▸ **Provided passage**:

[slurm-users] cgroupv2 + slurmd - external cgroup changes needed to get daemon to start

Thu Jul 13 10:45:04 UTC 2023

Hi Jenny,

ok, I see. You are using the exact same Slurm version and a very similar 
OS version/distribution as we do.

You have to consider that cpuset support is not available in cgroup/v2 
in kernel versions below 5.2 (see "Cgroups v2 controllers" in "man 
cgroups" on your system). So some of the warnings/errors you see - at 
least "Controller cpuset is not enabled" - is expected (and slurmd 
should start nevertheless).
This btw is one of the reasons why we stick with cgroup/v1 for the time 
being.

We did some tests with cgroups/v2 and in our case slurmd started with no 
problems (except the error/warning regarding the cpuset controller). But 
we have a slightly different configuration. You use
JobAcctGatherType       = jobacct_gather/cgroup
ProctrackType           = proctrack/cgroup
TaskPlugin              = cgroup,affinity
CgroupPlugin            = cgroup/v2

We use for the respective settings:
JobAcctGatherType       = jobacct_gather/linux
ProctrackType           = proctrack/cgroup
TaskPlugin              = task/affinity,task/cgroup
CgroupPlugin            = (null) - i.e. we don't set that one in cgroup.conf

Maybe using the same settings as we do helps in your case?

▸ **Task set**:
(a) According to the Slurm cgroup v2 forum post, below which kernel version is cpuset support unavailable in cgroup/v2?
(b) Name every configuration setting that the Slurm cgroup v2 forum post compares between the two setups.
(c) Repeat the Slurm cgroup v2 forum post between "ok, I see. You" and "should start nevertheless).", inclusive.

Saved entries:
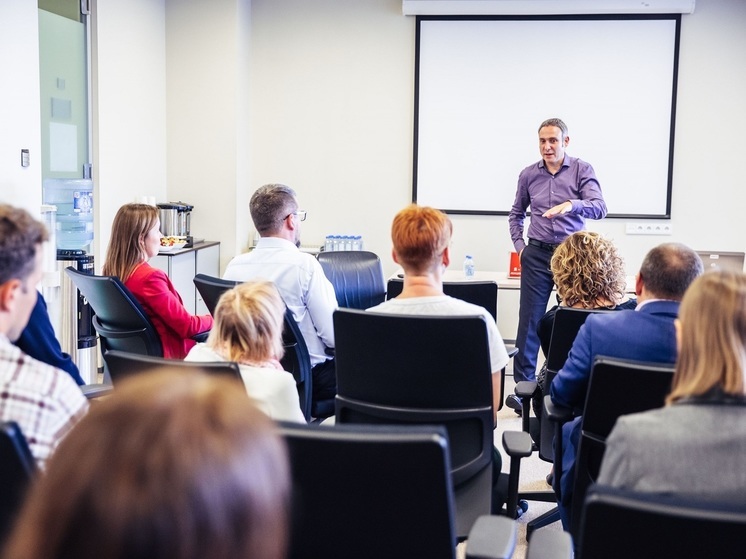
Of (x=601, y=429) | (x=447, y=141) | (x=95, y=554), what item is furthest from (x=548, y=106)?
(x=95, y=554)

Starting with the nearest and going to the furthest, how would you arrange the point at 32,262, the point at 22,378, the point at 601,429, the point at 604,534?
the point at 604,534 < the point at 22,378 < the point at 32,262 < the point at 601,429

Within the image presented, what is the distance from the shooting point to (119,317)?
3105 mm

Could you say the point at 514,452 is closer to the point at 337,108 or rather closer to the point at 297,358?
the point at 297,358

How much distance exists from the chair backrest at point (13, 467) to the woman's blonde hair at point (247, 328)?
86cm

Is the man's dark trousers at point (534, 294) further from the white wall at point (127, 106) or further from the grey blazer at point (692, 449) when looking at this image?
the grey blazer at point (692, 449)

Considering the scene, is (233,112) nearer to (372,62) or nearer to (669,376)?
(372,62)

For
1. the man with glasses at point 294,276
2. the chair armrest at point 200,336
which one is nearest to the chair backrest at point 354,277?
the man with glasses at point 294,276

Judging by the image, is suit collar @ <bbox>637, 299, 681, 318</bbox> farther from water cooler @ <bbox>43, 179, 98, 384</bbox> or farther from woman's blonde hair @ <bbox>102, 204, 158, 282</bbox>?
water cooler @ <bbox>43, 179, 98, 384</bbox>

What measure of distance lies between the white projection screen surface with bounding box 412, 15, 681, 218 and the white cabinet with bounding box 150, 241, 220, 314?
168 cm

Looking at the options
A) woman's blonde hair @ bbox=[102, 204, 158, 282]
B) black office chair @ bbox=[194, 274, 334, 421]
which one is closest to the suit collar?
black office chair @ bbox=[194, 274, 334, 421]

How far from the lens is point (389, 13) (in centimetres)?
616

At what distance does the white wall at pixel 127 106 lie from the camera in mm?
5129

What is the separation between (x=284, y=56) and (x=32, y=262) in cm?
515

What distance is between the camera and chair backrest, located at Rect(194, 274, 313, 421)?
2.91 m
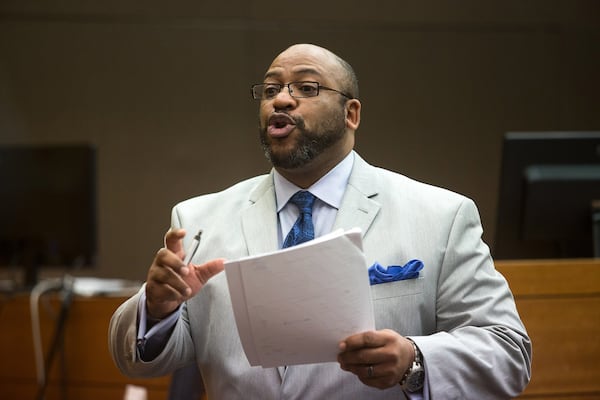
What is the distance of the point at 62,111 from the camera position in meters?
5.05

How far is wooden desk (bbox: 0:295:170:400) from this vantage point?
2883 millimetres

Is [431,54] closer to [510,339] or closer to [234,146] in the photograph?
[234,146]

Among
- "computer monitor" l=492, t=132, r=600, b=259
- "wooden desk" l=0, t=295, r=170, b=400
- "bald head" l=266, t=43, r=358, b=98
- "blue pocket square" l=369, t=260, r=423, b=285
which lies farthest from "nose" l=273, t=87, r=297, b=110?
"wooden desk" l=0, t=295, r=170, b=400

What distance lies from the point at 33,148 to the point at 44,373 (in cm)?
91

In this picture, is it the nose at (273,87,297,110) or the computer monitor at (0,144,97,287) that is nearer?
the nose at (273,87,297,110)

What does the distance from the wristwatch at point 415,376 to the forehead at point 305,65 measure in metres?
0.66

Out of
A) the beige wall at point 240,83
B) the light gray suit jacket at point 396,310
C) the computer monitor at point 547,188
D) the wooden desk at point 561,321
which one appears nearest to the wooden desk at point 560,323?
the wooden desk at point 561,321

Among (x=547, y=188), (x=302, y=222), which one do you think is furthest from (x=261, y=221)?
(x=547, y=188)

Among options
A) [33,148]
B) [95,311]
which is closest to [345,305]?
[95,311]

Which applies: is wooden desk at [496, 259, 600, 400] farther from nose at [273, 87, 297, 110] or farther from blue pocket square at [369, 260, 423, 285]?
nose at [273, 87, 297, 110]

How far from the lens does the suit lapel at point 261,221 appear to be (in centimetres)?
172

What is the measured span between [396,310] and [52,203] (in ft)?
6.40

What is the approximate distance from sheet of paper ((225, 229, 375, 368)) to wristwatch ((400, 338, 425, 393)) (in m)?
0.13

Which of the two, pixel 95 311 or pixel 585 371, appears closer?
pixel 585 371
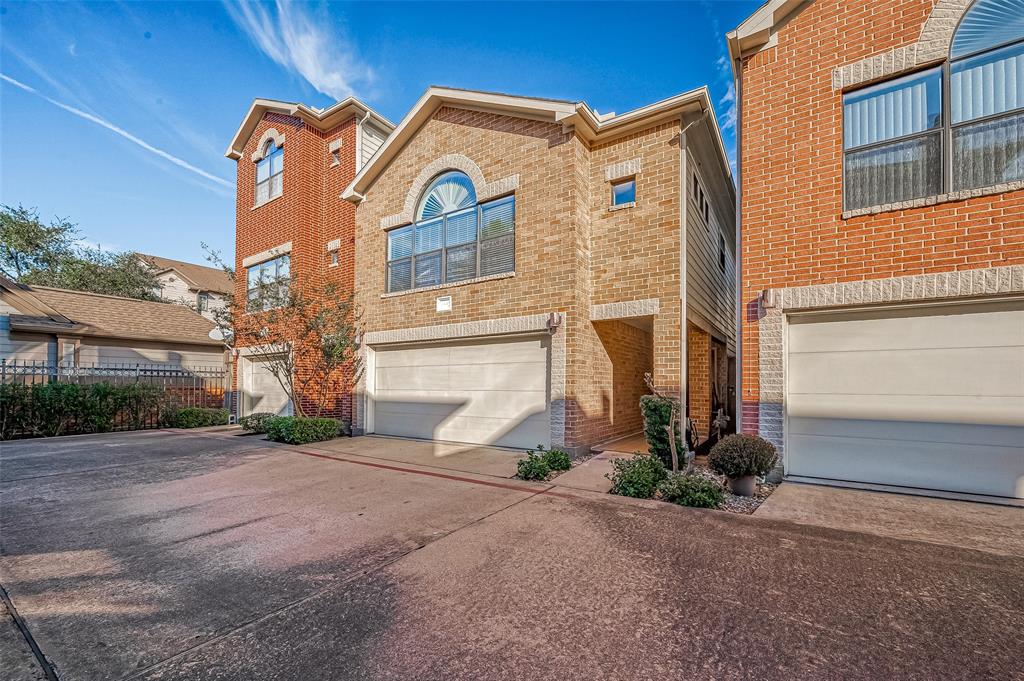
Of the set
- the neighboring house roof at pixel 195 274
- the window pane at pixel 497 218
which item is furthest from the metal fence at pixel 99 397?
the neighboring house roof at pixel 195 274

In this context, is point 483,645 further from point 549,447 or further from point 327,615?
point 549,447

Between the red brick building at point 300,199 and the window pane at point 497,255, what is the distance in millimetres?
4544

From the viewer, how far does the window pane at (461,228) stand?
1043 centimetres

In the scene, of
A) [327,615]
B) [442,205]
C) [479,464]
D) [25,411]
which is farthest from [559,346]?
[25,411]

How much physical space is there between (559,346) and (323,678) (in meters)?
6.75

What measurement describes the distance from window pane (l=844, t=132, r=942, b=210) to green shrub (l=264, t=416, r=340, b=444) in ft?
37.8

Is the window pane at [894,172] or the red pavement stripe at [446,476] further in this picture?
the red pavement stripe at [446,476]

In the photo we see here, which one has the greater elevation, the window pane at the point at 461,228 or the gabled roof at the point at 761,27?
the gabled roof at the point at 761,27

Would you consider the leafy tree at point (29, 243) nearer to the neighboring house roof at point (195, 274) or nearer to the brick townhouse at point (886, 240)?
the neighboring house roof at point (195, 274)

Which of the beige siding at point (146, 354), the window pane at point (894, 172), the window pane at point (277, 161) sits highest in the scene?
the window pane at point (277, 161)

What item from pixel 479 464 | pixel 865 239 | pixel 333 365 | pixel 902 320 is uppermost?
pixel 865 239

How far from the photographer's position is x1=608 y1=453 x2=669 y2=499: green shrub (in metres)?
6.04

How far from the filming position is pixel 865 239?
246 inches

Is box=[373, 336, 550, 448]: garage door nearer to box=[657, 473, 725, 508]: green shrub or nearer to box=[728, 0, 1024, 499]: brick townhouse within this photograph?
box=[657, 473, 725, 508]: green shrub
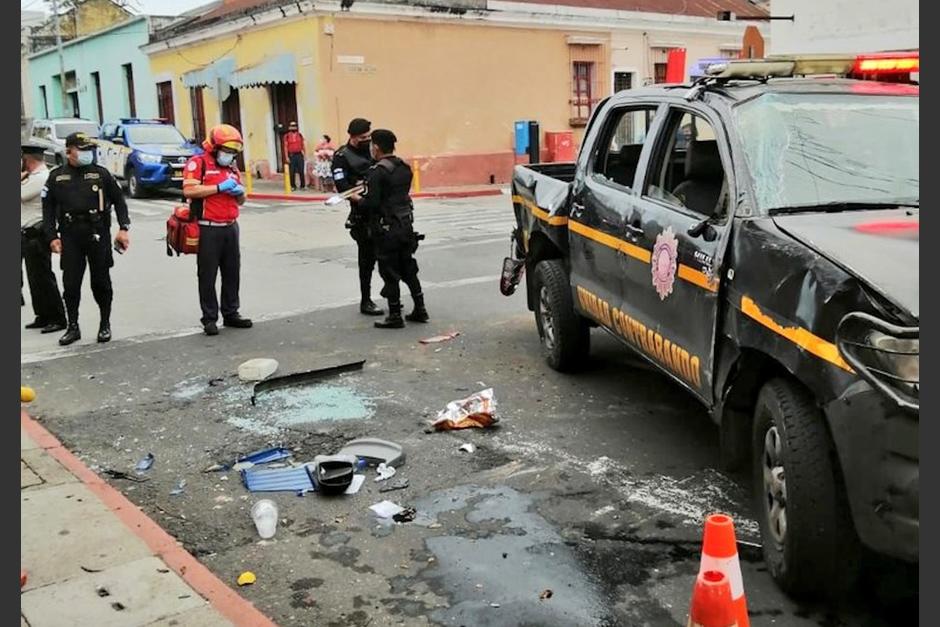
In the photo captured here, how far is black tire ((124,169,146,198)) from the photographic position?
2272 cm

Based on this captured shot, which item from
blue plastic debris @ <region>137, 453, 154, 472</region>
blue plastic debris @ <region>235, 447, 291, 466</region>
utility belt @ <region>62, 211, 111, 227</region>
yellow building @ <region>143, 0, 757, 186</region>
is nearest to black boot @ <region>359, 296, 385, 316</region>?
utility belt @ <region>62, 211, 111, 227</region>

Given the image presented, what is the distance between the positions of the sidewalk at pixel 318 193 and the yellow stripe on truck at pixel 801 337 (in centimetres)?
1858

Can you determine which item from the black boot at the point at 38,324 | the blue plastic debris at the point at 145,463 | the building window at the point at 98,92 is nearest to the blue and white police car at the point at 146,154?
the black boot at the point at 38,324

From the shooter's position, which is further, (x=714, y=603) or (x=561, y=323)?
(x=561, y=323)

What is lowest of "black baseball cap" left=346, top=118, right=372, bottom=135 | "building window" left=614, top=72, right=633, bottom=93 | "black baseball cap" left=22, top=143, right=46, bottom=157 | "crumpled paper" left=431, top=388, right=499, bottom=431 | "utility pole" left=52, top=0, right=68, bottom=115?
"crumpled paper" left=431, top=388, right=499, bottom=431

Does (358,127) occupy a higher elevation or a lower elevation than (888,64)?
lower

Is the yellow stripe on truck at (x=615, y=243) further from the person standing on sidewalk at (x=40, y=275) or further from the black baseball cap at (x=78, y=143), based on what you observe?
the person standing on sidewalk at (x=40, y=275)

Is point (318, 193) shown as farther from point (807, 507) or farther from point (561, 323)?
point (807, 507)

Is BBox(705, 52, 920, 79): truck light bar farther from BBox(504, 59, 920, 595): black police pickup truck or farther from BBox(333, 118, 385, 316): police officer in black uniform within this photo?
BBox(333, 118, 385, 316): police officer in black uniform

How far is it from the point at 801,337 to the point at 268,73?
2378cm

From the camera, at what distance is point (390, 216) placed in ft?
26.9

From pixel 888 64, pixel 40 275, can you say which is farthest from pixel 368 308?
pixel 888 64

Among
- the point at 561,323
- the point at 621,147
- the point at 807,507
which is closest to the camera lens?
the point at 807,507

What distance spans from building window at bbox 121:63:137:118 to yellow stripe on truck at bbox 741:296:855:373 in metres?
35.1
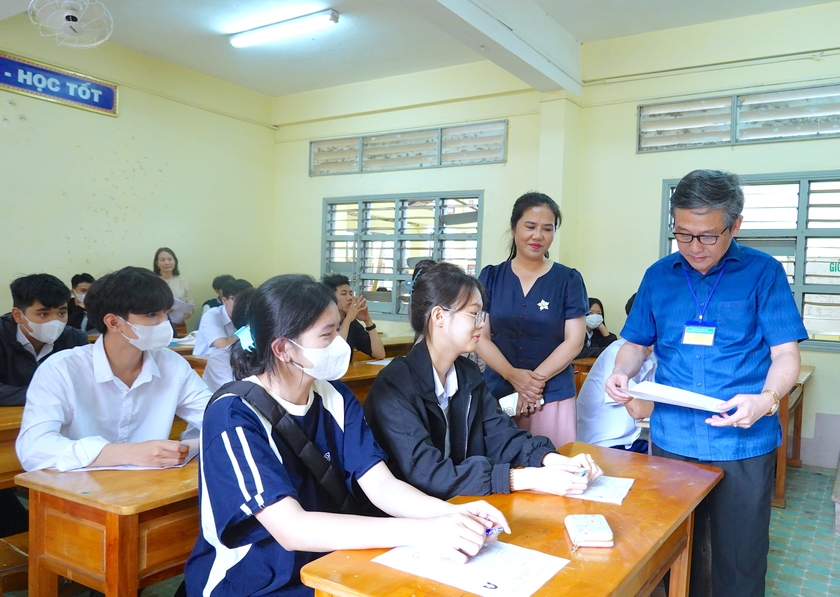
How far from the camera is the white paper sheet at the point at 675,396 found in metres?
1.53

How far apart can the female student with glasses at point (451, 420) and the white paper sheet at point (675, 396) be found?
226 millimetres

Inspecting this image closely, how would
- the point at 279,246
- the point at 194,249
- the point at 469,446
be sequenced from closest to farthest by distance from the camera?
the point at 469,446
the point at 194,249
the point at 279,246

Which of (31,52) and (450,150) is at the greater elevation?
(31,52)

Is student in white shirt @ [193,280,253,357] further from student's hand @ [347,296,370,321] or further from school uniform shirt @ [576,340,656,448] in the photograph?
school uniform shirt @ [576,340,656,448]

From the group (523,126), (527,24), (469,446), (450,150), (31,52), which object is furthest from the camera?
(450,150)

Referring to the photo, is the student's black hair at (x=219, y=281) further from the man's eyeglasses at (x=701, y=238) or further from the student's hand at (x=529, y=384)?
the man's eyeglasses at (x=701, y=238)

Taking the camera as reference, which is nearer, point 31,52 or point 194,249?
point 31,52

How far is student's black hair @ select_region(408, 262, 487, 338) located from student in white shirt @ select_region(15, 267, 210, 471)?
0.74 m

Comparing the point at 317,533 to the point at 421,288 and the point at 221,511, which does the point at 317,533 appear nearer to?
the point at 221,511

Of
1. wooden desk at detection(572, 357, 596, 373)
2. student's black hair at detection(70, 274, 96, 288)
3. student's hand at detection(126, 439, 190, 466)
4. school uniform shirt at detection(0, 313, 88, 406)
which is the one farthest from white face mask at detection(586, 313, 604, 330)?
student's black hair at detection(70, 274, 96, 288)

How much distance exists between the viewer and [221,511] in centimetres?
119

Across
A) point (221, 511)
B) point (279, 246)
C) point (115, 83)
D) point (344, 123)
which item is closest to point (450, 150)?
point (344, 123)

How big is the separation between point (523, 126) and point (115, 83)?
3824 millimetres

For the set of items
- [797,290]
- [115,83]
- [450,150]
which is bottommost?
[797,290]
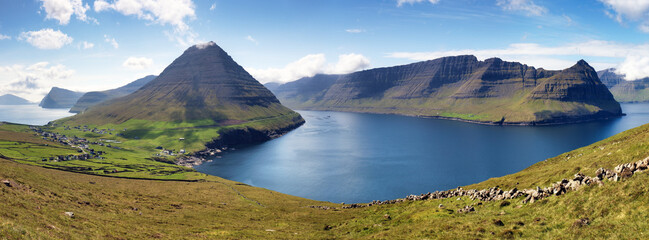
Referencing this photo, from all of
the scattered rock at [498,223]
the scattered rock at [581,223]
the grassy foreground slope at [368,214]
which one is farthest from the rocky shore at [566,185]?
the scattered rock at [581,223]

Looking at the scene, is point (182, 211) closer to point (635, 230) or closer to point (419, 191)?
point (635, 230)

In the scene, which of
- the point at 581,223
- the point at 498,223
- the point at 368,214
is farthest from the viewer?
the point at 368,214

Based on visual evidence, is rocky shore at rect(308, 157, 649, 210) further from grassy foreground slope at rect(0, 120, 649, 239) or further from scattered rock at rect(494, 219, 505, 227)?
scattered rock at rect(494, 219, 505, 227)

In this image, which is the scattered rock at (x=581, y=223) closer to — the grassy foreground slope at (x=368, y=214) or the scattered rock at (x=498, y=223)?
the grassy foreground slope at (x=368, y=214)

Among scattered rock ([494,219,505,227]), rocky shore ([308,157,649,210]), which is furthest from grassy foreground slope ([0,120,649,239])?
rocky shore ([308,157,649,210])

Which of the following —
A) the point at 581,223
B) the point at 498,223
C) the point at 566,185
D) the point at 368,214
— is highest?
the point at 566,185

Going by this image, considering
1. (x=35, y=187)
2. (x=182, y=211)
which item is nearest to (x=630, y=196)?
(x=182, y=211)

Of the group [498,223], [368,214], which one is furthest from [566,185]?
[368,214]

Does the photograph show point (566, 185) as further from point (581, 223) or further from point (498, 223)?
point (498, 223)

▸ **Problem solutions**:
(a) 5.2

(b) JobAcctGatherType, ProctrackType, TaskPlugin, CgroupPlugin

(c)
ok, I see. You are using the exact same Slurm version and a very similar 
OS version/distribution as we do.

You have to consider that cpuset support is not available in cgroup/v2 
in kernel versions below 5.2 (see "Cgroups v2 controllers" in "man 
cgroups" on your system). So some of the warnings/errors you see - at 
least "Controller cpuset is not enabled" - is expected (and slurmd 
should start nevertheless).